The first issue we encountered was the setting of the mask value. Our original design specified a parallel mask with a bit-to-bit mapping, which would require a 256-bit mask value. Since the mask is set through immediate values from the instruction memory, this would require a prohibitively large number of instructions to set the mask value 16 bits at a time. Obviously, this was unacceptable. Upon further reflection, it was realized that most data is structured at the byte granularity, meaning that our mask could also be based on the granularity of a byte. Thus, we modified our mask to be a bit-to-byte mapping (as in a bitmap), and the result was a 32-bit mask which could be set using immediate values in at most two instructions.

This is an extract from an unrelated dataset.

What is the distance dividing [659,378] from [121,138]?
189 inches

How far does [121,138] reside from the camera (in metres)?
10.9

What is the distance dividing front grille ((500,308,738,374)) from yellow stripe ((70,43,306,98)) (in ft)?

The second issue was the implementation of the random number generator. The random number generator was built using the same methodology as glibc’s rand() function. It performs a multiplication of a seed value with a large number, then adds a constant value. Unfortunately, to generate a 256-
Figure 2. Processor diagram
bit random number requires a very expensive multiply operation, and resulted in maximum combinational gate delays of well over 300ns. This was prohibitively slow, and would require the entire processor to be clocked at a sluggish speed. To combat this, we instead implemented the random number generators as parallel 8-bit RNGs, which combined through two stages to produce the final 256-bit random number. The result was an equally functional RNG, but with a maximum combinational gate delay of 21ns, a marked improvement.
VII.Performance
One of our stated goals was to produce a hardware fuzzing device which would be useful in live network scenarios. The example used was a transparent node that would bridge a standard network link, mangling data as it passed through. For this to be successful, the device must be able to keep up with the native line speed of a network, preferably a high-speed link to make it more applicable.
The maximum gate delay of our entire processor, as mentioned before, lies in the fuzzing ALU at 21ns. Some calculations show this produces a maximum clock speed of 48 MHz. It takes a maximum of five clock cycles to fuzz a single 256-bit word of data (one load, two set-masks, the fuzzing operation, and a store), resulting in a minimum throughput of slightly over 2.5 Gbps. This exceeds the native line speed of an OC-48 fiber optic line, which clocks in at just under 2.5 Gbps.
It is important to realize that this is a lower bound on the processor’s fuzzing rate. Most data will consist of a header, which will be selectively fuzzed using the mask registers, and a data payload which will be completely fuzzed (i.e., all mask register values will have all bits set to 1, and will not be changed). For bulk fuzzing, where the mask is not changed, this removes two clock cycles from the fuzzing process, resulting in a required time of 3 clock cycles to fuzz 256 bits of data. This results in an upper bound of more than 4 Gbps.
VIII.Conclusion
We were able to successfully create a data fuzzing device entirely in hardware, which is able to perform intelligent fuzzing at high speeds.
In addition, the hardware is fairly simple and low-cost (and is only clocked at 48 MHz), which makes it easy to mass-produce and market.